▶ Exercise task
Please quote only the lines that start at the one with "Which particular item of" and go on to the last line of the data, both ends kept.

▶ Data records
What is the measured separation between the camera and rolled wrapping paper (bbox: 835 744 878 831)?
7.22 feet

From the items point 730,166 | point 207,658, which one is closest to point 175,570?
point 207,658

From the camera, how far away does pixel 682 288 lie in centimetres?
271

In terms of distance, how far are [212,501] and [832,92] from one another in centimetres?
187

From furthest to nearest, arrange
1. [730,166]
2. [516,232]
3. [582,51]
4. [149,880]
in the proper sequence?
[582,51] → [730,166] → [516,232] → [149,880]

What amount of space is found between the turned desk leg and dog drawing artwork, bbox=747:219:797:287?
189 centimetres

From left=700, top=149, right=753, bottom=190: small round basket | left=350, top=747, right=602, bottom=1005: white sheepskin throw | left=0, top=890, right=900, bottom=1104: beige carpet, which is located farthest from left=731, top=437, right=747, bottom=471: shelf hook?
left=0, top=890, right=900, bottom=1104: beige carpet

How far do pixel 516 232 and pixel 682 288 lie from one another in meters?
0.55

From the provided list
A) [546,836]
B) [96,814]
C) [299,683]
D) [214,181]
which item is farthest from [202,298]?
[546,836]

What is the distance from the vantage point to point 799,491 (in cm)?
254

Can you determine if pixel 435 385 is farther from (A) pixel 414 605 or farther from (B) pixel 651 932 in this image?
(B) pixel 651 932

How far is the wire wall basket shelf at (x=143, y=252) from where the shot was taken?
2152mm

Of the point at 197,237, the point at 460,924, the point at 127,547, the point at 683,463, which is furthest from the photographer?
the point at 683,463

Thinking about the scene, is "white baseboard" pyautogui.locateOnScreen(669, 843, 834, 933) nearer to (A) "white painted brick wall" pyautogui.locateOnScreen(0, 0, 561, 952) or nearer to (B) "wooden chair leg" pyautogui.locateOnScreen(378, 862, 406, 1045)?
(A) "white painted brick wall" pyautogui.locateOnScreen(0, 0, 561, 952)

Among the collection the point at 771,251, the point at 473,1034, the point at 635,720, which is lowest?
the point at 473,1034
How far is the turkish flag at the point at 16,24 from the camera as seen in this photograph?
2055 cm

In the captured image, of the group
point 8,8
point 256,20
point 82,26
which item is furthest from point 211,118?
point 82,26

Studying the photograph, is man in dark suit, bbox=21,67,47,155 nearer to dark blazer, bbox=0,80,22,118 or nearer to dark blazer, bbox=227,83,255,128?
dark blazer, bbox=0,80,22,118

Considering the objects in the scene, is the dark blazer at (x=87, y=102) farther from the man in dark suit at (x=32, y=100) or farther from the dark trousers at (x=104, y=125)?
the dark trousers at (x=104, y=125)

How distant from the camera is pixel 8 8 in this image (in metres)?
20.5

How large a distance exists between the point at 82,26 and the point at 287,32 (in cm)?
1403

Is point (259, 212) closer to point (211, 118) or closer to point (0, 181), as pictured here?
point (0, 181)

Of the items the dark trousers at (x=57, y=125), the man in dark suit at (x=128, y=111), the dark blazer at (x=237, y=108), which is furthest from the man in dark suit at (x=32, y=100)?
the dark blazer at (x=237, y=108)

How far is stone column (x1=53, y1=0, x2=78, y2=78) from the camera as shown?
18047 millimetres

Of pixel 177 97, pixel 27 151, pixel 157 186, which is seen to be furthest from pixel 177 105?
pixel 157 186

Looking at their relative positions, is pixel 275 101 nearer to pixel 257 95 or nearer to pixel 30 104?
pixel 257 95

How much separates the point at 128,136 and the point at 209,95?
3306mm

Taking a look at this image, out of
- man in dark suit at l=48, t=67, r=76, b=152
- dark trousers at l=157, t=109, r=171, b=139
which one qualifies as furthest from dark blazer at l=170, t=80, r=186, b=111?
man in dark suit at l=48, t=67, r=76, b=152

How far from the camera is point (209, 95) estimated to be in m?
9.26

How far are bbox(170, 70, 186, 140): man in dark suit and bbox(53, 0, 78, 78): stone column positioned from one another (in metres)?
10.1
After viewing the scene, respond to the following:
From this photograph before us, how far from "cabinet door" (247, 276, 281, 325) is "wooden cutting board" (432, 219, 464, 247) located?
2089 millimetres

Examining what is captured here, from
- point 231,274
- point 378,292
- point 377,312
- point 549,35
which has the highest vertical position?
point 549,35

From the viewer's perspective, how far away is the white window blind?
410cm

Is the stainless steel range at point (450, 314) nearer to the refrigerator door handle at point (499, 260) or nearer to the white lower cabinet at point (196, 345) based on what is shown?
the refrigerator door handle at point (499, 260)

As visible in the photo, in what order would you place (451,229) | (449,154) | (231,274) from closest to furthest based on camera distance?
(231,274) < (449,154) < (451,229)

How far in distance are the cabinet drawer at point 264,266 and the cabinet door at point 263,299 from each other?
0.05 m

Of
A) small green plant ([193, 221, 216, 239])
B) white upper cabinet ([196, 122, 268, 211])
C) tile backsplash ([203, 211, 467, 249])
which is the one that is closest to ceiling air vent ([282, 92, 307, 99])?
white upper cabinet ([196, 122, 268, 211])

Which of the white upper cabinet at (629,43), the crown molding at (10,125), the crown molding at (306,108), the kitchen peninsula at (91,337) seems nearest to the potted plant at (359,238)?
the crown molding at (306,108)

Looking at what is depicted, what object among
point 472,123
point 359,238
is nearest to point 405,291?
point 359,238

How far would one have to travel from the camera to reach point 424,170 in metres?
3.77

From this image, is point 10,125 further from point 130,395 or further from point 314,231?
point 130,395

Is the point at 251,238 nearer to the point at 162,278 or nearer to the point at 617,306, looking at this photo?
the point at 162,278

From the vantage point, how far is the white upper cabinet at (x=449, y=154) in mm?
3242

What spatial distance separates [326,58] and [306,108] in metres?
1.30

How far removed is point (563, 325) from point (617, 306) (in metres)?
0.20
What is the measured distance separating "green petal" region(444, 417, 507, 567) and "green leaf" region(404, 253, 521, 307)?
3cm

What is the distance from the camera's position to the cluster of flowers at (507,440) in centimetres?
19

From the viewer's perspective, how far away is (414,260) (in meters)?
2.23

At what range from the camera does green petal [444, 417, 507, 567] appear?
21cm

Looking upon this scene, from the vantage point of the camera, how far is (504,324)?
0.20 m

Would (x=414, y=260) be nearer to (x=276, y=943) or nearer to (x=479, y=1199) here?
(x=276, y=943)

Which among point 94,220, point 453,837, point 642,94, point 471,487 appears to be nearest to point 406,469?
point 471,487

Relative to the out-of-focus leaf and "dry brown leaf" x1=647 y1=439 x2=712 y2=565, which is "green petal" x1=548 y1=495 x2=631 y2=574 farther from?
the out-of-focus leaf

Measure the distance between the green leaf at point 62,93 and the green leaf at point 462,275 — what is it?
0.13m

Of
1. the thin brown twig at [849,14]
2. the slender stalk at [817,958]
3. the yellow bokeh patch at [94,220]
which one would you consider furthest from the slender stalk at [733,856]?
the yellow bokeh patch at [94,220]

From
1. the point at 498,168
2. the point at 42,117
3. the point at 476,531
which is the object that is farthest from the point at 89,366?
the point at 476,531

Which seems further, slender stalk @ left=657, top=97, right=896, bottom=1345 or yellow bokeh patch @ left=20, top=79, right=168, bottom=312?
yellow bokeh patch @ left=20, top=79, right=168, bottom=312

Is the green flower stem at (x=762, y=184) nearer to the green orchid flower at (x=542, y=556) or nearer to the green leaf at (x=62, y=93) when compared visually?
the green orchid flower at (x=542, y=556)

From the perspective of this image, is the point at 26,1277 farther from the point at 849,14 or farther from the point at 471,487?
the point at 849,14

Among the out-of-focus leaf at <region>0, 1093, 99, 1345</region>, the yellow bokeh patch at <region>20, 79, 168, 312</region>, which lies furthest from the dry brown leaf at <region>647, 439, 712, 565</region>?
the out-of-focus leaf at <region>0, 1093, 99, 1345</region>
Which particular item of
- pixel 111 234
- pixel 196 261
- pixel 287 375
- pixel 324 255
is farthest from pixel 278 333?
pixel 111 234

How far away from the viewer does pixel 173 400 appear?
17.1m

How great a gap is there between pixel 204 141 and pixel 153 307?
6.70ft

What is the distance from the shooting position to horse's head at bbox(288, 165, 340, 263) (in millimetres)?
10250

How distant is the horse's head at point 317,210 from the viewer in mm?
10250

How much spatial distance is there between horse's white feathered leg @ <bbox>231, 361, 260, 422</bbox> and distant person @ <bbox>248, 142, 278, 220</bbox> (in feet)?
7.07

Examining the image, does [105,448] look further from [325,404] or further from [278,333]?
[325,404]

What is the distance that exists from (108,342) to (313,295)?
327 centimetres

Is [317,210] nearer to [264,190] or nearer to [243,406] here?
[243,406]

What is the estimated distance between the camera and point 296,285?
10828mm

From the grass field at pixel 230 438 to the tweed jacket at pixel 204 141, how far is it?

▶ Answer to the task
Which particular item of
- pixel 111 234
- pixel 196 261
- pixel 287 375
- pixel 324 255
is farthest from pixel 278 333?
pixel 111 234

How far away from the viewer does pixel 173 400 appear?
17.1m

How great a gap is there between pixel 204 141 and pixel 153 307?
6.70ft

What is the distance from the shooting position to horse's head at bbox(288, 165, 340, 263) (in millimetres)?
10250

How distant is the horse's head at point 317,210 from the viewer in mm?
10250

How much spatial distance is there between horse's white feathered leg @ <bbox>231, 361, 260, 422</bbox> and distant person @ <bbox>248, 142, 278, 220</bbox> (in feet)?
7.07

Examining the image, does [105,448] look further from [325,404] or further from [278,333]?
[325,404]

What is the distance that exists from (108,342) to (313,295)?
327 centimetres

Is [317,210] nearer to [264,190] or nearer to [243,406] here?
[243,406]

What is the estimated distance between the camera and point 296,285?
10828mm

From the grass field at pixel 230 438 to the tweed jacket at pixel 204 141, how far is it?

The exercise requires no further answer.